引越のことを告げられた時に、「よかったですね、これでご家族の下へ帰れますね」と言いました。Mさんは、ホッとしたような嬉しいような、そんな感じに見えました。プライベートなことを詮索する気も無いですが、引っ越し日の立ち話の時に、私より6歳若い方だと初めて知りました(もっと若いと思っていました)。定年を意識する年代ですが、それまでは家族の居る自宅から通勤するようです。何だか別れるのは寂しいですが、彼にとってはきっと良いことなのでしょう。「生活面でいろいろ教えていただいたり、お世話になって、ありがとうございました」と言ってくれました。私は、「東京に比べれば、こんな田舎に7年も単身赴任しなければならないのは、不自由で不本意だったと思います。この街での7年間は、Mさんにとって良い印象ではなかったかもしれません。けれど、ここも住んでみればまんざら悪い所ではないですよ。また近くまで来られたら寄ってください」と応えました。

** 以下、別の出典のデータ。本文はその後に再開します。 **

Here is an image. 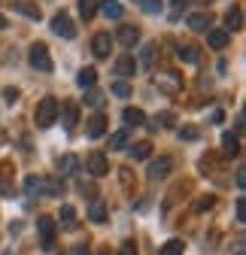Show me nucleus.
Returning <instances> with one entry per match:
<instances>
[{"label":"nucleus","mask_w":246,"mask_h":255,"mask_svg":"<svg viewBox=\"0 0 246 255\" xmlns=\"http://www.w3.org/2000/svg\"><path fill=\"white\" fill-rule=\"evenodd\" d=\"M58 110H61L58 98H43V101L37 104V110H34V122H37V128H52V125L58 122Z\"/></svg>","instance_id":"nucleus-1"},{"label":"nucleus","mask_w":246,"mask_h":255,"mask_svg":"<svg viewBox=\"0 0 246 255\" xmlns=\"http://www.w3.org/2000/svg\"><path fill=\"white\" fill-rule=\"evenodd\" d=\"M155 88L173 98V94L182 91V73H176V70H158L155 73Z\"/></svg>","instance_id":"nucleus-2"},{"label":"nucleus","mask_w":246,"mask_h":255,"mask_svg":"<svg viewBox=\"0 0 246 255\" xmlns=\"http://www.w3.org/2000/svg\"><path fill=\"white\" fill-rule=\"evenodd\" d=\"M27 61H30V67H34V70L52 73V55H49V46H46V43H34V46H30Z\"/></svg>","instance_id":"nucleus-3"},{"label":"nucleus","mask_w":246,"mask_h":255,"mask_svg":"<svg viewBox=\"0 0 246 255\" xmlns=\"http://www.w3.org/2000/svg\"><path fill=\"white\" fill-rule=\"evenodd\" d=\"M37 231H40V246L46 252L55 249V237H58V225H55V219L52 216H40L37 219Z\"/></svg>","instance_id":"nucleus-4"},{"label":"nucleus","mask_w":246,"mask_h":255,"mask_svg":"<svg viewBox=\"0 0 246 255\" xmlns=\"http://www.w3.org/2000/svg\"><path fill=\"white\" fill-rule=\"evenodd\" d=\"M52 30L58 37H64V40H73L76 37V24H73V18L67 15V12H58L55 18H52Z\"/></svg>","instance_id":"nucleus-5"},{"label":"nucleus","mask_w":246,"mask_h":255,"mask_svg":"<svg viewBox=\"0 0 246 255\" xmlns=\"http://www.w3.org/2000/svg\"><path fill=\"white\" fill-rule=\"evenodd\" d=\"M170 170H173V158L170 155H161V158H155V161H149L146 176L149 179H164V176H170Z\"/></svg>","instance_id":"nucleus-6"},{"label":"nucleus","mask_w":246,"mask_h":255,"mask_svg":"<svg viewBox=\"0 0 246 255\" xmlns=\"http://www.w3.org/2000/svg\"><path fill=\"white\" fill-rule=\"evenodd\" d=\"M85 170H88L91 176H107V173H110L107 155H104V152H91V155L85 158Z\"/></svg>","instance_id":"nucleus-7"},{"label":"nucleus","mask_w":246,"mask_h":255,"mask_svg":"<svg viewBox=\"0 0 246 255\" xmlns=\"http://www.w3.org/2000/svg\"><path fill=\"white\" fill-rule=\"evenodd\" d=\"M116 37H119V43L125 46V49H134V46L140 43V27H134V24H122Z\"/></svg>","instance_id":"nucleus-8"},{"label":"nucleus","mask_w":246,"mask_h":255,"mask_svg":"<svg viewBox=\"0 0 246 255\" xmlns=\"http://www.w3.org/2000/svg\"><path fill=\"white\" fill-rule=\"evenodd\" d=\"M0 195L12 198V161H0Z\"/></svg>","instance_id":"nucleus-9"},{"label":"nucleus","mask_w":246,"mask_h":255,"mask_svg":"<svg viewBox=\"0 0 246 255\" xmlns=\"http://www.w3.org/2000/svg\"><path fill=\"white\" fill-rule=\"evenodd\" d=\"M58 116H61V122H64V128H67V131H73V128H76V122H79V107H76L73 101H67L64 107L58 110Z\"/></svg>","instance_id":"nucleus-10"},{"label":"nucleus","mask_w":246,"mask_h":255,"mask_svg":"<svg viewBox=\"0 0 246 255\" xmlns=\"http://www.w3.org/2000/svg\"><path fill=\"white\" fill-rule=\"evenodd\" d=\"M104 131H107V116H104V113H95V116L88 119V125H85V134H88L91 140H98Z\"/></svg>","instance_id":"nucleus-11"},{"label":"nucleus","mask_w":246,"mask_h":255,"mask_svg":"<svg viewBox=\"0 0 246 255\" xmlns=\"http://www.w3.org/2000/svg\"><path fill=\"white\" fill-rule=\"evenodd\" d=\"M110 46H113V37L110 34H95V40H91V52H95L98 58H107L110 55Z\"/></svg>","instance_id":"nucleus-12"},{"label":"nucleus","mask_w":246,"mask_h":255,"mask_svg":"<svg viewBox=\"0 0 246 255\" xmlns=\"http://www.w3.org/2000/svg\"><path fill=\"white\" fill-rule=\"evenodd\" d=\"M24 195H30V198L46 195V176H27L24 179Z\"/></svg>","instance_id":"nucleus-13"},{"label":"nucleus","mask_w":246,"mask_h":255,"mask_svg":"<svg viewBox=\"0 0 246 255\" xmlns=\"http://www.w3.org/2000/svg\"><path fill=\"white\" fill-rule=\"evenodd\" d=\"M116 73H119L122 79H128V76H134V73H137V61H134L131 55H125V58H119V61H116Z\"/></svg>","instance_id":"nucleus-14"},{"label":"nucleus","mask_w":246,"mask_h":255,"mask_svg":"<svg viewBox=\"0 0 246 255\" xmlns=\"http://www.w3.org/2000/svg\"><path fill=\"white\" fill-rule=\"evenodd\" d=\"M122 119H125V125H128V128H137V125H143V122H146V113H143V110H137V107H125V110H122Z\"/></svg>","instance_id":"nucleus-15"},{"label":"nucleus","mask_w":246,"mask_h":255,"mask_svg":"<svg viewBox=\"0 0 246 255\" xmlns=\"http://www.w3.org/2000/svg\"><path fill=\"white\" fill-rule=\"evenodd\" d=\"M225 27H228V30H240V27H243V9H240V6H231V9L225 12Z\"/></svg>","instance_id":"nucleus-16"},{"label":"nucleus","mask_w":246,"mask_h":255,"mask_svg":"<svg viewBox=\"0 0 246 255\" xmlns=\"http://www.w3.org/2000/svg\"><path fill=\"white\" fill-rule=\"evenodd\" d=\"M222 152H225L228 158H234V155L240 152V137H237V134H231V131H228V134H222Z\"/></svg>","instance_id":"nucleus-17"},{"label":"nucleus","mask_w":246,"mask_h":255,"mask_svg":"<svg viewBox=\"0 0 246 255\" xmlns=\"http://www.w3.org/2000/svg\"><path fill=\"white\" fill-rule=\"evenodd\" d=\"M12 6H15V12H21V15H27V18H34V21L40 18V6L30 3V0H15Z\"/></svg>","instance_id":"nucleus-18"},{"label":"nucleus","mask_w":246,"mask_h":255,"mask_svg":"<svg viewBox=\"0 0 246 255\" xmlns=\"http://www.w3.org/2000/svg\"><path fill=\"white\" fill-rule=\"evenodd\" d=\"M119 179H122V188H125V195H134V191H137V179H134L131 167H119Z\"/></svg>","instance_id":"nucleus-19"},{"label":"nucleus","mask_w":246,"mask_h":255,"mask_svg":"<svg viewBox=\"0 0 246 255\" xmlns=\"http://www.w3.org/2000/svg\"><path fill=\"white\" fill-rule=\"evenodd\" d=\"M76 167H79V158H76V155H61V158H58V173H61V176L73 173Z\"/></svg>","instance_id":"nucleus-20"},{"label":"nucleus","mask_w":246,"mask_h":255,"mask_svg":"<svg viewBox=\"0 0 246 255\" xmlns=\"http://www.w3.org/2000/svg\"><path fill=\"white\" fill-rule=\"evenodd\" d=\"M76 82H79V88H95V82H98V70H95V67H82L79 76H76Z\"/></svg>","instance_id":"nucleus-21"},{"label":"nucleus","mask_w":246,"mask_h":255,"mask_svg":"<svg viewBox=\"0 0 246 255\" xmlns=\"http://www.w3.org/2000/svg\"><path fill=\"white\" fill-rule=\"evenodd\" d=\"M88 219L98 222V225H101V222H107V204L95 198V201H91V210H88Z\"/></svg>","instance_id":"nucleus-22"},{"label":"nucleus","mask_w":246,"mask_h":255,"mask_svg":"<svg viewBox=\"0 0 246 255\" xmlns=\"http://www.w3.org/2000/svg\"><path fill=\"white\" fill-rule=\"evenodd\" d=\"M228 30H210V34H207V43L213 46V49H225L228 46Z\"/></svg>","instance_id":"nucleus-23"},{"label":"nucleus","mask_w":246,"mask_h":255,"mask_svg":"<svg viewBox=\"0 0 246 255\" xmlns=\"http://www.w3.org/2000/svg\"><path fill=\"white\" fill-rule=\"evenodd\" d=\"M186 24H189L192 30H207V24H210V15H207V12H189Z\"/></svg>","instance_id":"nucleus-24"},{"label":"nucleus","mask_w":246,"mask_h":255,"mask_svg":"<svg viewBox=\"0 0 246 255\" xmlns=\"http://www.w3.org/2000/svg\"><path fill=\"white\" fill-rule=\"evenodd\" d=\"M176 55H179V61H186V64H198V61H201L198 46H179V49H176Z\"/></svg>","instance_id":"nucleus-25"},{"label":"nucleus","mask_w":246,"mask_h":255,"mask_svg":"<svg viewBox=\"0 0 246 255\" xmlns=\"http://www.w3.org/2000/svg\"><path fill=\"white\" fill-rule=\"evenodd\" d=\"M101 9H104V15H107V18H122V15H125V6L116 3V0H104Z\"/></svg>","instance_id":"nucleus-26"},{"label":"nucleus","mask_w":246,"mask_h":255,"mask_svg":"<svg viewBox=\"0 0 246 255\" xmlns=\"http://www.w3.org/2000/svg\"><path fill=\"white\" fill-rule=\"evenodd\" d=\"M98 3H101V0H79V15L85 21H91V18H95V12H98Z\"/></svg>","instance_id":"nucleus-27"},{"label":"nucleus","mask_w":246,"mask_h":255,"mask_svg":"<svg viewBox=\"0 0 246 255\" xmlns=\"http://www.w3.org/2000/svg\"><path fill=\"white\" fill-rule=\"evenodd\" d=\"M131 155L137 158V161H146V158L152 155V143H149V140H140V143H134V149H131Z\"/></svg>","instance_id":"nucleus-28"},{"label":"nucleus","mask_w":246,"mask_h":255,"mask_svg":"<svg viewBox=\"0 0 246 255\" xmlns=\"http://www.w3.org/2000/svg\"><path fill=\"white\" fill-rule=\"evenodd\" d=\"M182 252H186V243L182 240H167L161 246V255H182Z\"/></svg>","instance_id":"nucleus-29"},{"label":"nucleus","mask_w":246,"mask_h":255,"mask_svg":"<svg viewBox=\"0 0 246 255\" xmlns=\"http://www.w3.org/2000/svg\"><path fill=\"white\" fill-rule=\"evenodd\" d=\"M213 204H216V198L213 195H201V198H195V213H207V210H213Z\"/></svg>","instance_id":"nucleus-30"},{"label":"nucleus","mask_w":246,"mask_h":255,"mask_svg":"<svg viewBox=\"0 0 246 255\" xmlns=\"http://www.w3.org/2000/svg\"><path fill=\"white\" fill-rule=\"evenodd\" d=\"M128 146V131H116L110 134V149H125Z\"/></svg>","instance_id":"nucleus-31"},{"label":"nucleus","mask_w":246,"mask_h":255,"mask_svg":"<svg viewBox=\"0 0 246 255\" xmlns=\"http://www.w3.org/2000/svg\"><path fill=\"white\" fill-rule=\"evenodd\" d=\"M61 222H64L67 228H73V225H76V210H73L70 204H64V207H61Z\"/></svg>","instance_id":"nucleus-32"},{"label":"nucleus","mask_w":246,"mask_h":255,"mask_svg":"<svg viewBox=\"0 0 246 255\" xmlns=\"http://www.w3.org/2000/svg\"><path fill=\"white\" fill-rule=\"evenodd\" d=\"M46 195H61V179L58 176H46Z\"/></svg>","instance_id":"nucleus-33"},{"label":"nucleus","mask_w":246,"mask_h":255,"mask_svg":"<svg viewBox=\"0 0 246 255\" xmlns=\"http://www.w3.org/2000/svg\"><path fill=\"white\" fill-rule=\"evenodd\" d=\"M113 94H119V98H131V85L128 82H113Z\"/></svg>","instance_id":"nucleus-34"},{"label":"nucleus","mask_w":246,"mask_h":255,"mask_svg":"<svg viewBox=\"0 0 246 255\" xmlns=\"http://www.w3.org/2000/svg\"><path fill=\"white\" fill-rule=\"evenodd\" d=\"M155 49H158L155 43H152V46H146V49H143V67H152V61H155Z\"/></svg>","instance_id":"nucleus-35"},{"label":"nucleus","mask_w":246,"mask_h":255,"mask_svg":"<svg viewBox=\"0 0 246 255\" xmlns=\"http://www.w3.org/2000/svg\"><path fill=\"white\" fill-rule=\"evenodd\" d=\"M234 216H237V222H246V201H243V198H237V204H234Z\"/></svg>","instance_id":"nucleus-36"},{"label":"nucleus","mask_w":246,"mask_h":255,"mask_svg":"<svg viewBox=\"0 0 246 255\" xmlns=\"http://www.w3.org/2000/svg\"><path fill=\"white\" fill-rule=\"evenodd\" d=\"M155 125H161V128H170V125H173V113H167V110H164V113H158Z\"/></svg>","instance_id":"nucleus-37"},{"label":"nucleus","mask_w":246,"mask_h":255,"mask_svg":"<svg viewBox=\"0 0 246 255\" xmlns=\"http://www.w3.org/2000/svg\"><path fill=\"white\" fill-rule=\"evenodd\" d=\"M119 255H137V243L134 240H125V243H122V249H119Z\"/></svg>","instance_id":"nucleus-38"},{"label":"nucleus","mask_w":246,"mask_h":255,"mask_svg":"<svg viewBox=\"0 0 246 255\" xmlns=\"http://www.w3.org/2000/svg\"><path fill=\"white\" fill-rule=\"evenodd\" d=\"M85 101H88L91 107H101V104H104V94H101V91H88V98H85Z\"/></svg>","instance_id":"nucleus-39"},{"label":"nucleus","mask_w":246,"mask_h":255,"mask_svg":"<svg viewBox=\"0 0 246 255\" xmlns=\"http://www.w3.org/2000/svg\"><path fill=\"white\" fill-rule=\"evenodd\" d=\"M3 98H6V104H15V101H18V88H12V85L3 88Z\"/></svg>","instance_id":"nucleus-40"},{"label":"nucleus","mask_w":246,"mask_h":255,"mask_svg":"<svg viewBox=\"0 0 246 255\" xmlns=\"http://www.w3.org/2000/svg\"><path fill=\"white\" fill-rule=\"evenodd\" d=\"M143 9L146 12H158L161 9V0H143Z\"/></svg>","instance_id":"nucleus-41"},{"label":"nucleus","mask_w":246,"mask_h":255,"mask_svg":"<svg viewBox=\"0 0 246 255\" xmlns=\"http://www.w3.org/2000/svg\"><path fill=\"white\" fill-rule=\"evenodd\" d=\"M179 137H182V140H198V128H182Z\"/></svg>","instance_id":"nucleus-42"},{"label":"nucleus","mask_w":246,"mask_h":255,"mask_svg":"<svg viewBox=\"0 0 246 255\" xmlns=\"http://www.w3.org/2000/svg\"><path fill=\"white\" fill-rule=\"evenodd\" d=\"M243 182H246V173H243V170H237V188H243Z\"/></svg>","instance_id":"nucleus-43"},{"label":"nucleus","mask_w":246,"mask_h":255,"mask_svg":"<svg viewBox=\"0 0 246 255\" xmlns=\"http://www.w3.org/2000/svg\"><path fill=\"white\" fill-rule=\"evenodd\" d=\"M73 255H88V249H85V246H79V249H73Z\"/></svg>","instance_id":"nucleus-44"},{"label":"nucleus","mask_w":246,"mask_h":255,"mask_svg":"<svg viewBox=\"0 0 246 255\" xmlns=\"http://www.w3.org/2000/svg\"><path fill=\"white\" fill-rule=\"evenodd\" d=\"M3 27H6V18H3V15H0V30H3Z\"/></svg>","instance_id":"nucleus-45"}]
</instances>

朝から業者が荷物を運び出していましたが、単身赴任ではそう多くの荷物ではなかったようで、小一時間で業者のトラックへの積み込みが終わりました。最後に別れる時、お互い深々とお辞儀をし合って、Mさんは去っていきました。いや、帰っていった、と言った方が良いかもしれません。また一つ、別れを経験してしまいました。
人はその人生の中で多くの他人と出会います。その人の繋がりは、深かったり浅かったり、濃かったり薄かったり、様々です。多くの事を知ってしまったり、知らない方が良かったり、様々です。それでも、身近な人がいなくなることには、幾ばくかの寂寥を感じてしまいます。でもMさんの今後を思えば、きっと良い事なのだと思うことにしました。
空は晴、でも冷たい風の吹く日のことでした。